*** Exercise inputs

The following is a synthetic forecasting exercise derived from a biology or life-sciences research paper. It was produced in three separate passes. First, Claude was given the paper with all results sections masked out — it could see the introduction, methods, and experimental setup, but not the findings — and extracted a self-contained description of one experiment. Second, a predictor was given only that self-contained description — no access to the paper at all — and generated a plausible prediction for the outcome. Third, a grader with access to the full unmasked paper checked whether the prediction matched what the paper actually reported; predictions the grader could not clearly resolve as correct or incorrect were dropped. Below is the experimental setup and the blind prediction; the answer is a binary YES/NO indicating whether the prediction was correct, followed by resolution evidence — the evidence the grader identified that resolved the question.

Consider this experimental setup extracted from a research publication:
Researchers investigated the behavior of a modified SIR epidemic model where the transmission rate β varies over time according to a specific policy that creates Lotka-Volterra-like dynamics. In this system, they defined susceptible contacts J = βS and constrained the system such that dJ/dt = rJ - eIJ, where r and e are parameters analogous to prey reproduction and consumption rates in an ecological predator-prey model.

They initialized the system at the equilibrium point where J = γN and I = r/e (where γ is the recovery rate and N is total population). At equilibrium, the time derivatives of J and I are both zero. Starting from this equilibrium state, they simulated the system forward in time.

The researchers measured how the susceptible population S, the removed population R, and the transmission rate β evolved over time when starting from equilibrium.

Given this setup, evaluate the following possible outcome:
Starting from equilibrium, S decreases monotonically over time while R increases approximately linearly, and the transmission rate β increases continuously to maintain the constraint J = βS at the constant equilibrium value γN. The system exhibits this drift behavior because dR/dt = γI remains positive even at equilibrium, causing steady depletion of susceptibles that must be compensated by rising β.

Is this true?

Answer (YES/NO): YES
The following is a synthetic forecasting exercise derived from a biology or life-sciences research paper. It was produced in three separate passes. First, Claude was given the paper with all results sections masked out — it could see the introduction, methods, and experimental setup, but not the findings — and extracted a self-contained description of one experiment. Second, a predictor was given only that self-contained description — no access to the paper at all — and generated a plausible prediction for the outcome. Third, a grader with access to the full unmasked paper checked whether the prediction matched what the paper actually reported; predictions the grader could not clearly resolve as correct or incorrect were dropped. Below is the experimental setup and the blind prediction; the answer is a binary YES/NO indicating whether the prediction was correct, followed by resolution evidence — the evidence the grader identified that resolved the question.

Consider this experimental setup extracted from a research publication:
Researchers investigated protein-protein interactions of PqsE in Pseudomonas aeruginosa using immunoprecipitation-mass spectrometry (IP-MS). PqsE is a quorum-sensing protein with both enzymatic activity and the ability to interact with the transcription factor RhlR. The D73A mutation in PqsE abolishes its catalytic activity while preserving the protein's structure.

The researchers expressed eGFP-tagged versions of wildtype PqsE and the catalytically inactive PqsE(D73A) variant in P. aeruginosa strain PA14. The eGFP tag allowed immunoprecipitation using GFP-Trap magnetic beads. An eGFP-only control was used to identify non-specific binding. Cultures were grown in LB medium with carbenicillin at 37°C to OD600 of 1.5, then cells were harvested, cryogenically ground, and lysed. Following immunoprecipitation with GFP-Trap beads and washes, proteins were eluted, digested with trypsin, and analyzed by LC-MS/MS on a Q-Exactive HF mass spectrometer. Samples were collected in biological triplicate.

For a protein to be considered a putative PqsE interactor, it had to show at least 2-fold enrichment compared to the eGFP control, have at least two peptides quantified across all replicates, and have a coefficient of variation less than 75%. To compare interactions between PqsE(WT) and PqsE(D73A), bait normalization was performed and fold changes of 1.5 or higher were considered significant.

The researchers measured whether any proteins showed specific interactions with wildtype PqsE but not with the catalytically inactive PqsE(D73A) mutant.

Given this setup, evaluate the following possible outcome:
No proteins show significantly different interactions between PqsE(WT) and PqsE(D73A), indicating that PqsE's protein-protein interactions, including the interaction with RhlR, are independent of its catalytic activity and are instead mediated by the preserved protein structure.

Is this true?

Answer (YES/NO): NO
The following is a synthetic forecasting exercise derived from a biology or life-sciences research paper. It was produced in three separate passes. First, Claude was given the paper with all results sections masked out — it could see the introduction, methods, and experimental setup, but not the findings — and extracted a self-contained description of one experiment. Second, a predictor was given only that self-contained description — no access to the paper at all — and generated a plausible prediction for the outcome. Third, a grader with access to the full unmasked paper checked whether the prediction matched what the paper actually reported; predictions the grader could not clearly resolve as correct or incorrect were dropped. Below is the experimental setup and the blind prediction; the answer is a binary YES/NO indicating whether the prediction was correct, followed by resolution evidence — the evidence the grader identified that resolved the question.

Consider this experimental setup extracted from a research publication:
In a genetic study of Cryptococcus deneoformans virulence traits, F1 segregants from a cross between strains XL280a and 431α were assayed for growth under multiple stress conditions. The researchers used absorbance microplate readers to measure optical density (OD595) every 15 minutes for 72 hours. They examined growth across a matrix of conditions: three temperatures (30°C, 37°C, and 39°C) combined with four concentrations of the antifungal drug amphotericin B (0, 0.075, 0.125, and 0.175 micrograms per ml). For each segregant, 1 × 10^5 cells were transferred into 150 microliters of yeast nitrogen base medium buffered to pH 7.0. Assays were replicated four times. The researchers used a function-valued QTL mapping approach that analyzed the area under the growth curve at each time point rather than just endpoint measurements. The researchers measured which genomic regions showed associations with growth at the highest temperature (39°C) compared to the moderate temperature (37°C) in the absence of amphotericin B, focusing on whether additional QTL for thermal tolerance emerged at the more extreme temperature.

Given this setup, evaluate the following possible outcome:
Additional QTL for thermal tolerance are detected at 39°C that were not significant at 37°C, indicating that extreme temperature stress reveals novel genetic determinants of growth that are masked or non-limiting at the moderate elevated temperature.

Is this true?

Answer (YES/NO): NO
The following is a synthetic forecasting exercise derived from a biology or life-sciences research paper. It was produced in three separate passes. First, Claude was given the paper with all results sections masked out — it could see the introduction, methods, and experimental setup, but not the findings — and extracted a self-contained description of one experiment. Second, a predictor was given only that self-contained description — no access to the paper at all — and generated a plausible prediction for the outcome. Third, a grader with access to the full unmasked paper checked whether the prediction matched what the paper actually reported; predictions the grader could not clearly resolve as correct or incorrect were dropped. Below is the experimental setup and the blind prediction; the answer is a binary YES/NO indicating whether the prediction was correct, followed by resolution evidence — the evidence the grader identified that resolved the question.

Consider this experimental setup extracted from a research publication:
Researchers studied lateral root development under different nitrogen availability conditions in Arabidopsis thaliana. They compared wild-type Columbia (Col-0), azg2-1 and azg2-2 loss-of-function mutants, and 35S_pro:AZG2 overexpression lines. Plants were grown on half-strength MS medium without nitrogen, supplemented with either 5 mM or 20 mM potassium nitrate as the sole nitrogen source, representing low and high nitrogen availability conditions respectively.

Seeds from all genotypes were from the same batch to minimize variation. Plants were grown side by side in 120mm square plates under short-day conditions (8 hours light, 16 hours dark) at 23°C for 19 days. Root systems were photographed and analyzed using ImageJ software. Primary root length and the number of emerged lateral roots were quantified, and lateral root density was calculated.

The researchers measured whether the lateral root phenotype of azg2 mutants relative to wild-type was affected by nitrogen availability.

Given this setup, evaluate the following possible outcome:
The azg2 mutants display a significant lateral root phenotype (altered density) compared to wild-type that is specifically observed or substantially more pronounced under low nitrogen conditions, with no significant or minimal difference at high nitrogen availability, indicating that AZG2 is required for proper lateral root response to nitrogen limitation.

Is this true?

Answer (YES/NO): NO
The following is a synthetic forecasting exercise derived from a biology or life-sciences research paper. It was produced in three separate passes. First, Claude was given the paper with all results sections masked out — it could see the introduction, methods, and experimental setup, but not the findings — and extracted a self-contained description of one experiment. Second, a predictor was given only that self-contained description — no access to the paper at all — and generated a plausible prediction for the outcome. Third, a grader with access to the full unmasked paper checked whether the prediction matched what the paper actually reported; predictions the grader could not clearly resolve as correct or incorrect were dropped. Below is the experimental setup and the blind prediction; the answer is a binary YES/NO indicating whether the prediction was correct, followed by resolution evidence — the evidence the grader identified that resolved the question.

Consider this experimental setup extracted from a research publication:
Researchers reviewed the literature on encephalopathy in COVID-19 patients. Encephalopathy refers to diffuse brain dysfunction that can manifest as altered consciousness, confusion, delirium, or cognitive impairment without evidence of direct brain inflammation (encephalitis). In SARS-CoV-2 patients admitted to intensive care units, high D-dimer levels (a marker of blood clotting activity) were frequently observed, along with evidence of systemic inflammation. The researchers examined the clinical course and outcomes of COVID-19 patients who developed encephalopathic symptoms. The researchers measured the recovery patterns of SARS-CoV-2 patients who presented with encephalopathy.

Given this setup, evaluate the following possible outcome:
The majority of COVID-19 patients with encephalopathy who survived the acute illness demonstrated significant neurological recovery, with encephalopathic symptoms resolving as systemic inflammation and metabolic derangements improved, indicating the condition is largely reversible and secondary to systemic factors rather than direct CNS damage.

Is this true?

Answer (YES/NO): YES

******

## What you should do
A line qualifies when it holds the word "direct"; report all qualifying lines from the records above.

## Output
Researchers reviewed the literature on encephalopathy in COVID-19 patients. Encephalopathy refers to diffuse brain dysfunction that can manifest as altered consciousness, confusion, delirium, or cognitive impairment without evidence of direct brain inflammation (encephalitis). In SARS-CoV-2 patients admitted to intensive care units, high D-dimer levels (a marker of blood clotting activity) were frequently observed, along with evidence of systemic inflammation. The researchers examined the clinical course and outcomes of COVID-19 patients who developed encephalopathic symptoms. The researchers measured the recovery patterns of SARS-CoV-2 patients who presented with encephalopathy.
The majority of COVID-19 patients with encephalopathy who survived the acute illness demonstrated significant neurological recovery, with encephalopathic symptoms resolving as systemic inflammation and metabolic derangements improved, indicating the condition is largely reversible and secondary to systemic factors rather than direct CNS damage.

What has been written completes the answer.